● **WHAT YOU ARE ASKED TO DO**: Write out the text of each item below verbatim, leaving out the pictures.

● **Data items**:
——————————

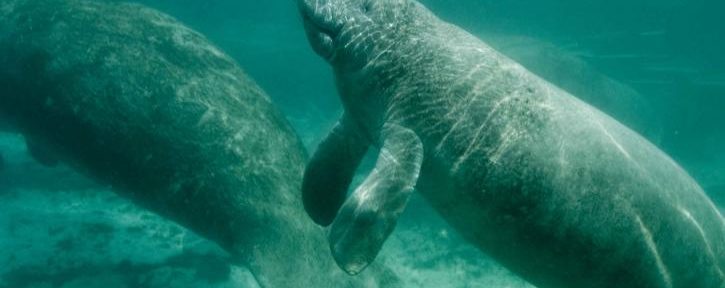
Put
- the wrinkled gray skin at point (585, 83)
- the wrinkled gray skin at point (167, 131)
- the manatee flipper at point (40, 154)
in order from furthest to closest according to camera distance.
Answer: the wrinkled gray skin at point (585, 83) < the manatee flipper at point (40, 154) < the wrinkled gray skin at point (167, 131)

——————————

● **RESULT BELOW**:
Put
- the wrinkled gray skin at point (585, 83)
- the wrinkled gray skin at point (167, 131)
- the manatee flipper at point (40, 154)
in order from furthest to closest according to camera distance.
Answer: the wrinkled gray skin at point (585, 83) < the manatee flipper at point (40, 154) < the wrinkled gray skin at point (167, 131)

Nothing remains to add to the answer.